September 21, 2012
United States (English)
Directed by Robert Lorenz
Written by Randy Brown
"Trouble with the Curve" has trouble with the clichés but the relationships between the characters, and the fine performances behind them, make this worth your while.
Clint Eatwood is back in "Gran Torino"-mode as he plays Gus, a seasoned baseball talent scout for the Atlanta Braves. As he scowls and growls his way through life, his daughter Mickey (Amy Adams) has a tough time strengthening their relationship, which has been on the rocks since her mother passed away when she was only six. (Eastwood makes Tommy Lee Jones' character from this year's "Hope Springs" seem like a bundle of joy by comparison.) If anything, Gus helped his daughter develop a love for the game as she came with him on many-a-scouts.
The general manager for the Braves is considering advice from his advisor and a much young scout.
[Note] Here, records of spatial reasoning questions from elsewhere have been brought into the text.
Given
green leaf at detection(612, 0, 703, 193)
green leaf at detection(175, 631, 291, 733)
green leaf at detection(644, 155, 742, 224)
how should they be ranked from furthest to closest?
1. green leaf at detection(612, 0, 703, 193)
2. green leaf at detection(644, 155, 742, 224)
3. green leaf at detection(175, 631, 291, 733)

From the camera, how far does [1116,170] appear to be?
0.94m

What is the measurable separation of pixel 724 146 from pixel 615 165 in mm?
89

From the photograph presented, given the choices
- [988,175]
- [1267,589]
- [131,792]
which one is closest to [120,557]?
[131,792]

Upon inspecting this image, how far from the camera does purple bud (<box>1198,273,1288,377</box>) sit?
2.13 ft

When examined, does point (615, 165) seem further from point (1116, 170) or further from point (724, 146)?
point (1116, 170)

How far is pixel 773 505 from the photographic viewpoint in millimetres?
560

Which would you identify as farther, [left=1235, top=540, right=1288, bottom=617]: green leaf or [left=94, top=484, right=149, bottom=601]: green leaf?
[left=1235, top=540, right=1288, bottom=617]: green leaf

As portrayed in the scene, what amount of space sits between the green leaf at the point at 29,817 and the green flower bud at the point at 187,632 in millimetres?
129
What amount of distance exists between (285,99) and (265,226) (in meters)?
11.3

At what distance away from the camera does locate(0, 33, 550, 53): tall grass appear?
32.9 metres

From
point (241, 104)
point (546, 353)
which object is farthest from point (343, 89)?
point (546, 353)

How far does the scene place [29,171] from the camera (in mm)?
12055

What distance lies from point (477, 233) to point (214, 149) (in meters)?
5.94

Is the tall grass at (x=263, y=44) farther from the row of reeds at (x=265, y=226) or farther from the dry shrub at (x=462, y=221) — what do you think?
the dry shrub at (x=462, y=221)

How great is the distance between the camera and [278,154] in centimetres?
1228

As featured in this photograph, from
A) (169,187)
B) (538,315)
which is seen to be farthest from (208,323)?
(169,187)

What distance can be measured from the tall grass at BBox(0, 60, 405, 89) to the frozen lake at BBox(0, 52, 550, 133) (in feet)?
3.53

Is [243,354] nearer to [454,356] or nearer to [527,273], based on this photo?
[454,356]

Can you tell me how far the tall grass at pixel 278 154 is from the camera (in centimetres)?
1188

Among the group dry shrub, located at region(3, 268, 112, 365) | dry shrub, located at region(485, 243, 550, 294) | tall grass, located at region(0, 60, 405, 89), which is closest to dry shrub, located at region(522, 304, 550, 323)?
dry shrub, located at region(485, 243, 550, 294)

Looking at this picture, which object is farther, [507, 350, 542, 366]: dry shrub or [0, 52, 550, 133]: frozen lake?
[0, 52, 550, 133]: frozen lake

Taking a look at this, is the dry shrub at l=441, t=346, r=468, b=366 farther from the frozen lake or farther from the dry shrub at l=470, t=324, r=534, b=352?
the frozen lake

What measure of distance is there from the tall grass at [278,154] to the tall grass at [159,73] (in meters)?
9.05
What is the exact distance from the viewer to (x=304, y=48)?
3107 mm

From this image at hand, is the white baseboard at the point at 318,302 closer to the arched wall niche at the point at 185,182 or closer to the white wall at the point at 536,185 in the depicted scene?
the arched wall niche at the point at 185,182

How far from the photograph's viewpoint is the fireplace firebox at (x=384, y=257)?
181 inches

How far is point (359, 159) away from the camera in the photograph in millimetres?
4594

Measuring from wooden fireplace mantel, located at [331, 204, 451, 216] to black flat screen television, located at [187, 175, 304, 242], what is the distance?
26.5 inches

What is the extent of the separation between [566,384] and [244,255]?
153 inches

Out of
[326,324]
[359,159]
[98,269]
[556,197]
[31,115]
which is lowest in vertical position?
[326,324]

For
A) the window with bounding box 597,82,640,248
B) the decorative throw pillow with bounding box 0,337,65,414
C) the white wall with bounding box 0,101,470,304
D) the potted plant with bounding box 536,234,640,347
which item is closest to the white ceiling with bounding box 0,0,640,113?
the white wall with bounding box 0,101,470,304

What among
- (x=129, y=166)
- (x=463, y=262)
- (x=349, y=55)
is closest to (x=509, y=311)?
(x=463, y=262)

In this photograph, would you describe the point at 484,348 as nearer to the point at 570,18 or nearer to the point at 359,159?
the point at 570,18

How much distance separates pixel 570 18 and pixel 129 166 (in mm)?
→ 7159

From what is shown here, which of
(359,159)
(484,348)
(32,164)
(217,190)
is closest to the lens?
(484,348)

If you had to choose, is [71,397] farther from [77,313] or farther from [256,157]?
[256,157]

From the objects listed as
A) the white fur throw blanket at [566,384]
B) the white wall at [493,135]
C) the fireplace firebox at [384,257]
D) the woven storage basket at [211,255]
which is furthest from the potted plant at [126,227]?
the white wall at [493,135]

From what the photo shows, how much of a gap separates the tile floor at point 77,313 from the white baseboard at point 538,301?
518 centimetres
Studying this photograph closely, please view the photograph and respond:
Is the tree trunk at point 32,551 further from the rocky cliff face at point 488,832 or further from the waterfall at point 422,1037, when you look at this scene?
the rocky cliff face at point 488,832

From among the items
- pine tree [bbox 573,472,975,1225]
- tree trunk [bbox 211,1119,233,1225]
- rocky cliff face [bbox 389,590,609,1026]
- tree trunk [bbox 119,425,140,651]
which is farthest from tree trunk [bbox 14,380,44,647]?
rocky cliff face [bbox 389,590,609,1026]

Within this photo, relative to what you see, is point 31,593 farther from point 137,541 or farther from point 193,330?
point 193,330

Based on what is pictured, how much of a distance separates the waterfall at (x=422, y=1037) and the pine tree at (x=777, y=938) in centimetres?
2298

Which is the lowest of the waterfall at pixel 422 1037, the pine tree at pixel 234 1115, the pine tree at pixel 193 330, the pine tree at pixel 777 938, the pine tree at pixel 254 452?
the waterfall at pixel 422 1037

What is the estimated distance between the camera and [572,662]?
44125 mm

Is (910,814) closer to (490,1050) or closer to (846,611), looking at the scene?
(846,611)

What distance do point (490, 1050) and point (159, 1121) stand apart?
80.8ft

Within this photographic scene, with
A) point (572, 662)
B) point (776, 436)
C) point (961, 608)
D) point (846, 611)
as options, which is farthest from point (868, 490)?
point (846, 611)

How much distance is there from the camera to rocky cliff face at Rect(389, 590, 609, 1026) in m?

They use computers while Gus keeps stacks of books and papers in his home. This competition forms the film's painfully obvious antagonist. When Mickey learns Gus is suffering from early signs of glaucoma she takes time away from her prestigious law career, and advances from her boyfriend, to spend some quality time with her dad as he follows minor league prospects in North Carolina - this is made all the more pressing with an upcoming draft.
Justin Timberlake plays Johnny, a former ball player turned scout after an injury. he shows up at the same games as Gus and Mickey in his New York license plated ride (he's looking to net someone for the Mets). After a game he reminds Gus who he is and is all the more pleased upon meeting Mickey. There you have it, the dominos are all set up and I sat there hoping that they would fall in an unpredictable fashion, but they absolutely do not.
Luckily for me, "Trouble with the Curve" like last year's "Moneyball" is not like a typical baseball movie. We do not have to follow the trajectory of an underdog team's season, which I am more grateful for than I can tell you. Rest assured, this sport is the backdrop for all the drama and the one thing our characters have in common (a favorite game between Mickey and Johnny is to stump each other with trivia from "America's favorite pastime"). There were three baseball nuts seated right behind me (they spent the half hour before the premier discussing players) and they seemed to get all the inside jokes and references, so that might be an added measure for those interested.
The relationship between Gus and Mickey is certainly compelling. Eastwood's roughness entertains (why is it when "old people" crassly speak their mind we all laugh?) and the great scene where we first see him really smile is simply sunshine. When we see how hard it is for Gus and Mickey to connect there is genuine concern to be had. Furthermore, the chemistry between Adams and Timberlake (who I think is is just as good an actor as he is a musician, see "The Social Network") feels truer than most Hollywood films. The primary problem is that at the end of the day (er, film) we are torn between a by-the-numbers father-daughter relationship and a by-the-numbers romance. I was far more interested in the former.